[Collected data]
'''

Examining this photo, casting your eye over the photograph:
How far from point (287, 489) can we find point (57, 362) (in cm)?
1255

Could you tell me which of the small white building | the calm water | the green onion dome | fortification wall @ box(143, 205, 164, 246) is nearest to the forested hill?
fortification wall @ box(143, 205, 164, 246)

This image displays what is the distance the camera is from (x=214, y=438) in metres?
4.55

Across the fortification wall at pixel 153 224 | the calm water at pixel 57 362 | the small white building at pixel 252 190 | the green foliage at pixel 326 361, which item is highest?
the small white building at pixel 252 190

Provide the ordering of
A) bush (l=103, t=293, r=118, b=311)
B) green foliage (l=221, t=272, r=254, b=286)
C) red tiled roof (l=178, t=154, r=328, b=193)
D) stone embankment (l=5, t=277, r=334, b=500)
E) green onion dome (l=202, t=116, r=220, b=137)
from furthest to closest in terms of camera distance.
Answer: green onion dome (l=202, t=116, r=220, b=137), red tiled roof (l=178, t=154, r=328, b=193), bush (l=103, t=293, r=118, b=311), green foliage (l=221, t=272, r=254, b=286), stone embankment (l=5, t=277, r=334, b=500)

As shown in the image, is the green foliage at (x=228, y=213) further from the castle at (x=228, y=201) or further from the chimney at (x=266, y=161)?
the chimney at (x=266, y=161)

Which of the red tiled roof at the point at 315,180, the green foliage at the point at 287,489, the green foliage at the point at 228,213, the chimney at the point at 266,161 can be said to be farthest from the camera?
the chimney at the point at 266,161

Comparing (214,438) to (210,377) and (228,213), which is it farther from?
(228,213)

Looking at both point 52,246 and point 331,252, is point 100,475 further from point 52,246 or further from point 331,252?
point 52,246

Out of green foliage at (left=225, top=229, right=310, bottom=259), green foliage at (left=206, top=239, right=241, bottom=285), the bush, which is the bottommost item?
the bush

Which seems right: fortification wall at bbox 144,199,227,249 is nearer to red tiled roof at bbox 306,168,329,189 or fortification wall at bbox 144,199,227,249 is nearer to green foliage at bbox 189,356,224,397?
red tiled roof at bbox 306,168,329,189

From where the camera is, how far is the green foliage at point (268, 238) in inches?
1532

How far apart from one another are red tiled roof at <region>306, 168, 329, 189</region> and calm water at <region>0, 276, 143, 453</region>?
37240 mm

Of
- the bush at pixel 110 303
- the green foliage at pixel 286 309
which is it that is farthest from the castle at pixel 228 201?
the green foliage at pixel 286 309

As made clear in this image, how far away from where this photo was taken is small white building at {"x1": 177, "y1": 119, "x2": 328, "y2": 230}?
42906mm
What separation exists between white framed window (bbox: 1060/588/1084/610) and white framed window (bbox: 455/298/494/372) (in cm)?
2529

'''
'''

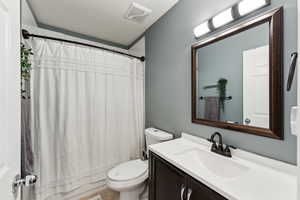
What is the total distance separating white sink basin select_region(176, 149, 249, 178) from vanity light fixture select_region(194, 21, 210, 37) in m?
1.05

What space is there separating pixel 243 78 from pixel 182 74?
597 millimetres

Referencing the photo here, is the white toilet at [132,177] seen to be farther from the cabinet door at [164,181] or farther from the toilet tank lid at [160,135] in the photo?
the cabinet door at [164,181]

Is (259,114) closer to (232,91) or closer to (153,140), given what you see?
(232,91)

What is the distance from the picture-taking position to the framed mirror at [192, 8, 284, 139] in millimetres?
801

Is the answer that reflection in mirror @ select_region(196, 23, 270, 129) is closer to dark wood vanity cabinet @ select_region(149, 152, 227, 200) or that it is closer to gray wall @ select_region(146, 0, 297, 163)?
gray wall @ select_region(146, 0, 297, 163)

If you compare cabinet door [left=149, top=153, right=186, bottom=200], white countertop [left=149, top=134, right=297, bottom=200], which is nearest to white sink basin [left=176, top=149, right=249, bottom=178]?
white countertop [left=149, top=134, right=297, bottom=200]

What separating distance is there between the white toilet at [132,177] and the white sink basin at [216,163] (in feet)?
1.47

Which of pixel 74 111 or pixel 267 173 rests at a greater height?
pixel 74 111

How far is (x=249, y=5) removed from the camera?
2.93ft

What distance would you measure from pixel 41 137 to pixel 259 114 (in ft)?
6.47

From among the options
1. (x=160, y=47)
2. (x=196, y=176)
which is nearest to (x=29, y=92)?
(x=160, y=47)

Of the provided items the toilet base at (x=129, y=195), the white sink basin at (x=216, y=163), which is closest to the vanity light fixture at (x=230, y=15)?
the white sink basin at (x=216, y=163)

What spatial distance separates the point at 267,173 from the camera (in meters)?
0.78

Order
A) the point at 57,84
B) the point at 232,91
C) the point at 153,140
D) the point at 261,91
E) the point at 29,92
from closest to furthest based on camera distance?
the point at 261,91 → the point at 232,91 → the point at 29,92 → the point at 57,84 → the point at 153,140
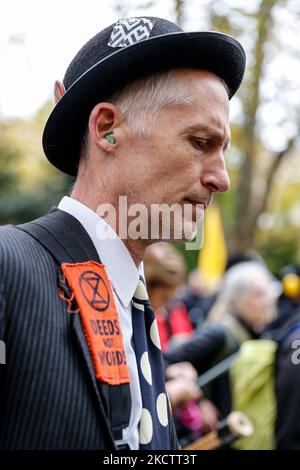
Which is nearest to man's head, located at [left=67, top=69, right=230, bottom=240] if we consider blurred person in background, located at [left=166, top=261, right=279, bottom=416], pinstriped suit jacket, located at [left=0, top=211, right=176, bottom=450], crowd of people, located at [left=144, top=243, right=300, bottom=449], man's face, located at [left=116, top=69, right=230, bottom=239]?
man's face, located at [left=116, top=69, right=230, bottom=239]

'''
'''

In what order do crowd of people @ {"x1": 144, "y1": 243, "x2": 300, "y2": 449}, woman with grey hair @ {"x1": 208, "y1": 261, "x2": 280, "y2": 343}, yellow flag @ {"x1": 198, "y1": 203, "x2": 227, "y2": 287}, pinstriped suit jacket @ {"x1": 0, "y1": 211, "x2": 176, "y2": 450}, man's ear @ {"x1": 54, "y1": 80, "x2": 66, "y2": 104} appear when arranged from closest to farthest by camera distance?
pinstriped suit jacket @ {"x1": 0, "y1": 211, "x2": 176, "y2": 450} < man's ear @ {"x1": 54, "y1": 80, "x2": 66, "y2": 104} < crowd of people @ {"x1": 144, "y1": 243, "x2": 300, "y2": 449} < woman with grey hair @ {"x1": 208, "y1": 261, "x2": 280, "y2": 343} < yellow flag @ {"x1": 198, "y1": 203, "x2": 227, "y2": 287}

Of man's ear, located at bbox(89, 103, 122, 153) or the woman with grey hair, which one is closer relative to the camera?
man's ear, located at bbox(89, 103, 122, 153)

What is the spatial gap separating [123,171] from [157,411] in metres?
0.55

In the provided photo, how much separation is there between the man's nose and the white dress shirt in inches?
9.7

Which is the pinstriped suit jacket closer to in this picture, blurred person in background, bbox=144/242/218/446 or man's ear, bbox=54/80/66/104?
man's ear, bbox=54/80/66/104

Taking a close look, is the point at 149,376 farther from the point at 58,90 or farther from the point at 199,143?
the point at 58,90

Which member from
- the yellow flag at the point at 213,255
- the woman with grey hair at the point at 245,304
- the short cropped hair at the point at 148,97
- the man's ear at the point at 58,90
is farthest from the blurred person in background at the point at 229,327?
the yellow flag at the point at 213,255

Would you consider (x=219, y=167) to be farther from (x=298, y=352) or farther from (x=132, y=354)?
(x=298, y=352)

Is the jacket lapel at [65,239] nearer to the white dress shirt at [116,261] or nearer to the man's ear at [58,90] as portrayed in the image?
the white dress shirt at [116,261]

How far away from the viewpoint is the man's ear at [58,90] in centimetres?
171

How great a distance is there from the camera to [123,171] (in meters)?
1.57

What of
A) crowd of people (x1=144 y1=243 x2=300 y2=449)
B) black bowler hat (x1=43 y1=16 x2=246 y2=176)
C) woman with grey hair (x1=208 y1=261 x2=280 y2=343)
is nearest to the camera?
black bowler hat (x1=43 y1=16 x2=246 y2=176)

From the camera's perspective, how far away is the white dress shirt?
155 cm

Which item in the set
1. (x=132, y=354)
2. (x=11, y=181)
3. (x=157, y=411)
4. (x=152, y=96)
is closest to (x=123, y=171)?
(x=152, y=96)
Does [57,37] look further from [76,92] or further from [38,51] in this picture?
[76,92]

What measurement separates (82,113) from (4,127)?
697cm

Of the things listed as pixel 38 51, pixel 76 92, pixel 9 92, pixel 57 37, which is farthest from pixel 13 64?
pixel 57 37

'''

§ **To be done**
Copy out the records word for word, from the line containing "What is the total" through the line containing "597 millimetres", and nothing else.

§ **Response to the exercise**
What is the total distance separating white sink basin select_region(176, 149, 249, 178) from vanity light fixture select_region(194, 21, 210, 37) in m?
1.05

What space is there separating pixel 243 78 from pixel 182 74?
597 millimetres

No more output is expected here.